### Texte à lire
========================

Il n’en est pas de même lorsque se manifeste un processus de spécialisation des sites de fabrication dans une gamme de produits. La zone de chalandise des sites de production tend à s’élargir grâce à la mise en place d’une infrastructure logistique commune à l’ensemble des usines du groupe industriel et au recours à de nouvelles méthodes d’organisation favorisant notamment l’externalisation de la gestion des stocks. Ces méthodes reportent effectivement les stocks, ainsi que leur gestion, de l’usine vers des entrepôts souvent hors du site de production.

Lesdits entrepôts demeurent gérés le plus souvent par un prestataire de services logistiques. L’externalisation logistique favorise une multiplication des échanges interindustriels donc une hausse de la consommation de distances physiques. Ce phénomène va dans le sens d’une refonte des processus de production désignée par l’éclatement spatial et la concentration géographique, ces deux mouvements étant facteurs d’allongement des distances moyennes parcourues. Les nouveaux schémas d’implantation des sites de fabrication de l’industriel Pepsico illustrent bien cette réorganisation de la production passant par la diminution et spécialisation du nombre de sites.

Cette évolution dans les schémas d’implantation des industries ainsi que dans leurs méthodes de production et de distribution ne cesse d’intensifier le transport de fret sur les corridors. Cette tendance est encouragée par un prix de transport relativement faible dans le coût de revient du produit, excepté pour les produits à faible valeur ajoutée où, pour cette raison, le transport reste un des principaux critères dans les stratégies de localisation des unités de transformation.

Evolution des schémas d’implantation des sites de fabrication Pepsico ainsi que de leurs méthodes de production et de distribution


Evolution des chaînes logistiques globales

Les activités logistiques et celles de la chaîne de transport sont de plus en plus intégrées les unes avec les autres, l’objectif étant la réduction des coûts de transport de marchandises en optimisant à la fois la gestion des flux et la gestion des trafics.

  • Infrastructures et services logistiques

Les corridors de transport participent au renforcement de la compétitivité territoriale au travers du développement des infrastructures. En France et en Europe, l’extension des réseaux de transport de marchandises est limitée dans les années à venir, notamment en raison d’importants investissements dans leur développement ces dernières décennies (tous modes de transport confondus). Notons qu’en socio-économie des transports, les infrastructures et les services associés sont indissociables. En effet, l’analyse des infrastructures permet d’obtenir des éléments d’explication quant à une problématique donnée en transport de marchandises. Mais il convient d’enrichir le raisonnement en s’intéressant à l’organisation mise en place autour de cette infrastructure afin de concrétiser les échanges de marchandises. Certains territoires peuvent en effet se démarquer grâce à une organisation performante et ce, en l’absence d’un réseau bien maillé. Les deux dimensions, « infrastructurelle » et « servicielle », de la logistique sont donc connectées à l’organisation spatiale de la production-distribution. Quant à la performance de la logistique, elle est à la base de l’efficacité d’un corridor de transport et donc de la compétitivité des territoires traversés par l’effet des interactions réciproques entre la logistique et les territoires. Nous avons là une problématique d’actualité. Il suffit d’observer les politiques publiques pour comprendre qu’elles ne s’intéressent plus aux seules infrastructures linéaires mais surtout aux aménagements logistiques. La performance logistique dope la compétitivité des corridors de transport. G. Joignaux explique que la logistique terrestre est la part la plus complexe et la plus importante de l’ensemble de la supply chain (Joignaux, 2008). Elle est d’autant plus complexe qu’elle se développe dans un élargissement des échelles spatiales à maîtriser, une sophistication des prestations demandées (juste à temps, exigences des grands circuits de distribution), un contexte de concurrence spatiale aiguisée et instable (délocalisations/ relocalisations industrielles) et un durcissement général des contraintes environnementales.

========================

Éléments conservés d'une collection
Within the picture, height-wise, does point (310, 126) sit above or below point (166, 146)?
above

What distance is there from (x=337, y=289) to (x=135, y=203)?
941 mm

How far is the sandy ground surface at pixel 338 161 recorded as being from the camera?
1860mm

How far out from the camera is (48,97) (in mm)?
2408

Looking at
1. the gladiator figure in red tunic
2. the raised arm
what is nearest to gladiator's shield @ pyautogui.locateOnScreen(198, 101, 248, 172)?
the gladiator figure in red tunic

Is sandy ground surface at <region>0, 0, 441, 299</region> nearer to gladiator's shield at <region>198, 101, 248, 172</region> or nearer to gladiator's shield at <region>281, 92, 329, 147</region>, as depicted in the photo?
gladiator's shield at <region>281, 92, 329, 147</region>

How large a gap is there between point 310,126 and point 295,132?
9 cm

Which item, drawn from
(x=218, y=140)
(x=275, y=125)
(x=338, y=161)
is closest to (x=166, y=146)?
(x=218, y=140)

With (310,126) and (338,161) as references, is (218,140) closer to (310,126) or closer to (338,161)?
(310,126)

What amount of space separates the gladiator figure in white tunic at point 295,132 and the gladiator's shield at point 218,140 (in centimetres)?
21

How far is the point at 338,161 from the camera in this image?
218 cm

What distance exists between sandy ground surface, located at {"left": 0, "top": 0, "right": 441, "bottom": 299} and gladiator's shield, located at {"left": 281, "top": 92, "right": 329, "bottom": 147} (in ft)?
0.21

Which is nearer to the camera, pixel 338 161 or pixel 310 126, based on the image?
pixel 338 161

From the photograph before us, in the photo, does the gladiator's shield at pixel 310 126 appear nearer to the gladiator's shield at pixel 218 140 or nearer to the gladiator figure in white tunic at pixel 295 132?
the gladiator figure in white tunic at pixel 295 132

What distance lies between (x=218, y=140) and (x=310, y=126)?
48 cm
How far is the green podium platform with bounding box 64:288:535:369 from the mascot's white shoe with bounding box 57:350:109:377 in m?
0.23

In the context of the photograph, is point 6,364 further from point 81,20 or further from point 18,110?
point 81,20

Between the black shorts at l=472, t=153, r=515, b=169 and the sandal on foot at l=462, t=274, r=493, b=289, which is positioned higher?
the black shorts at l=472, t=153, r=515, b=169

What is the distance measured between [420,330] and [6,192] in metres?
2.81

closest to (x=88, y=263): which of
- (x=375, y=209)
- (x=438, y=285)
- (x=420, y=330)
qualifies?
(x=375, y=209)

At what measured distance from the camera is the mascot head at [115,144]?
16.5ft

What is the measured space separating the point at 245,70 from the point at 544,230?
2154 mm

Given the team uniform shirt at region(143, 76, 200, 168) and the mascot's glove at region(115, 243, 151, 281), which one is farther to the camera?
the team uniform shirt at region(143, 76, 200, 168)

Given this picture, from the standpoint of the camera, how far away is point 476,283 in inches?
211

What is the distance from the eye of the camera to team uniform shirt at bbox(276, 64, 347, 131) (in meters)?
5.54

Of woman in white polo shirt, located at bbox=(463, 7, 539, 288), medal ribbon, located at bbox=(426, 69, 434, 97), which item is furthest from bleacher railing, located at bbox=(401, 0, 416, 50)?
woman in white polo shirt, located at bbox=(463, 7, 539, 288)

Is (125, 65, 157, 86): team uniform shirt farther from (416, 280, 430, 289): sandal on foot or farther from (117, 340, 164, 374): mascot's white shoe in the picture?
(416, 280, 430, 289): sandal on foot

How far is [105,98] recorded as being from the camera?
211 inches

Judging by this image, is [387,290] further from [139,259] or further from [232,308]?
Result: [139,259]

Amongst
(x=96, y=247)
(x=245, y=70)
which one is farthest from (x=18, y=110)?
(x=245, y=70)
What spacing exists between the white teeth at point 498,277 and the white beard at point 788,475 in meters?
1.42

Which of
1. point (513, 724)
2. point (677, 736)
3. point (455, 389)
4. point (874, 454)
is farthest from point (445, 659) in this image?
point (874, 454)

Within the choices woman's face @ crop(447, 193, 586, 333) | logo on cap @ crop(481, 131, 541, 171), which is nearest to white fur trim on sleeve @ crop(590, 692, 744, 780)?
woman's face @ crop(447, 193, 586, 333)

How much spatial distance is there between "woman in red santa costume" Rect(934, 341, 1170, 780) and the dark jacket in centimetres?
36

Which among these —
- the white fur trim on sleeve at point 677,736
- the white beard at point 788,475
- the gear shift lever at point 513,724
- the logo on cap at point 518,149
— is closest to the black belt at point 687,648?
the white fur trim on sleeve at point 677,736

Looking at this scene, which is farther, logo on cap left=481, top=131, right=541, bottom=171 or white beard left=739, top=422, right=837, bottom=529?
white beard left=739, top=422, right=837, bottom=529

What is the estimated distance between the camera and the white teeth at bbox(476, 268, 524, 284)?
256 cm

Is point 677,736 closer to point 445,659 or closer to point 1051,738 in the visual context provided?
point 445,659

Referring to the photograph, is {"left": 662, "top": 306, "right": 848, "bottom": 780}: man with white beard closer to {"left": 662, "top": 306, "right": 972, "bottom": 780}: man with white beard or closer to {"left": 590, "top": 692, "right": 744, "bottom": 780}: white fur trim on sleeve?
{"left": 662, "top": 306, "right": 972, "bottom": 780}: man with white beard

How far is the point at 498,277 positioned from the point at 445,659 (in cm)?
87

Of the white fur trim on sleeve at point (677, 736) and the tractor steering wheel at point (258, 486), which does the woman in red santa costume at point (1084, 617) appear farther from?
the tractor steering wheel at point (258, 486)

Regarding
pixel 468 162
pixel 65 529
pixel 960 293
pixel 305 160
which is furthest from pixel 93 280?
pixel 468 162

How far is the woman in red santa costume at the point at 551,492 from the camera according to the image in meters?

========================

### Consigne
Dans le texte sur la logistique, recopiez tout ce qui va de « Lesdits entrepôts demeurent » jusqu'à « nombre de sites. » en remplaçant « prestataire de services logistiques » par « opérateur logistique ».

### Production attendue
Lesdits entrepôts demeurent gérés le plus souvent par un opérateur logistique. L’externalisation logistique favorise une multiplication des échanges interindustriels donc une hausse de la consommation de distances physiques. Ce phénomène va dans le sens d’une refonte des processus de production désignée par l’éclatement spatial et la concentration géographique, ces deux mouvements étant facteurs d’allongement des distances moyennes parcourues. Les nouveaux schémas d’implantation des sites de fabrication de l’industriel Pepsico illustrent bien cette réorganisation de la production passant par la diminution et spécialisation du nombre de sites.